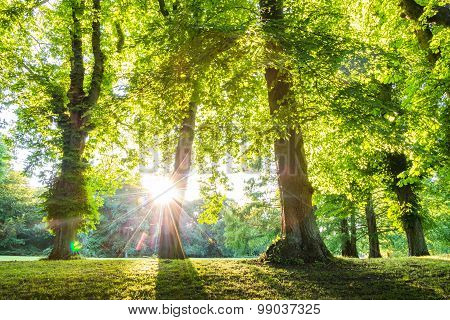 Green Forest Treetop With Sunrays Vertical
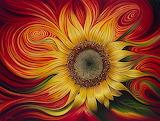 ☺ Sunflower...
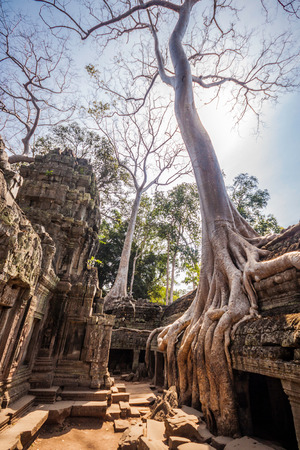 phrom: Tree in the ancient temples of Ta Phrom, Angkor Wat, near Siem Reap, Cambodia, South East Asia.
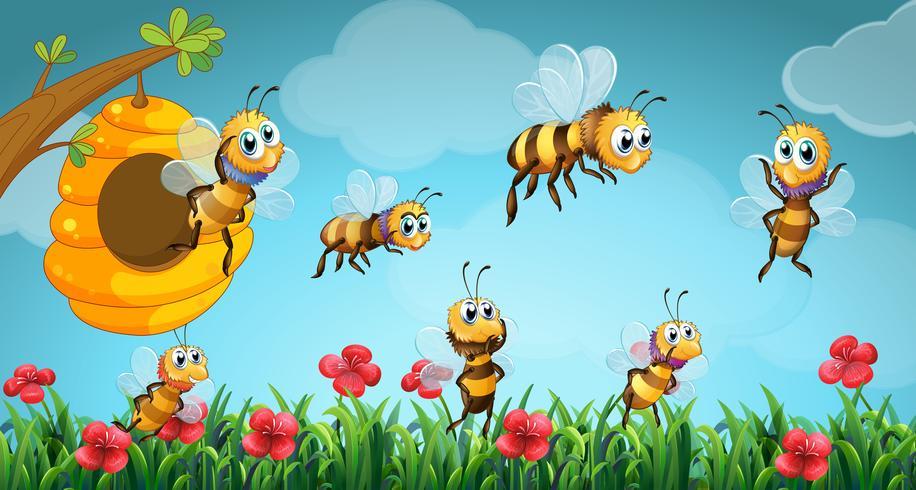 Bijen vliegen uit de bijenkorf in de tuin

...

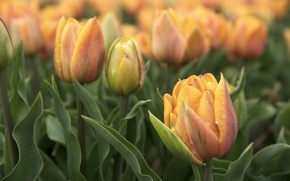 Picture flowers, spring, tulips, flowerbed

---

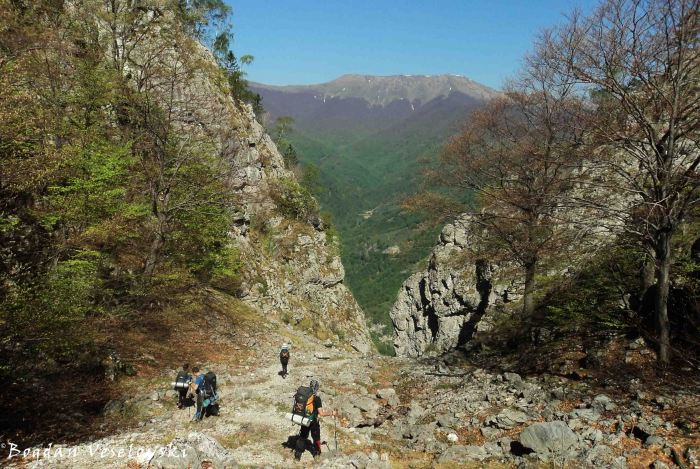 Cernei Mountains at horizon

● **What to work on**
In the listing above, find the line with "Green Forest Treetop With Sunrays Vertical" and output it and every line after it up to and including the line with "Bijen vliegen uit de bijenkorf in de tuin", exactly, minus the pictures.

● **Answer space**
 Green Forest Treetop With Sunrays Vertical
 ☺ Sunflower...
 phrom: Tree in the ancient temples of Ta Phrom, Angkor Wat, near Siem Reap, Cambodia, South East Asia.
 Bijen vliegen uit de bijenkorf in de tuin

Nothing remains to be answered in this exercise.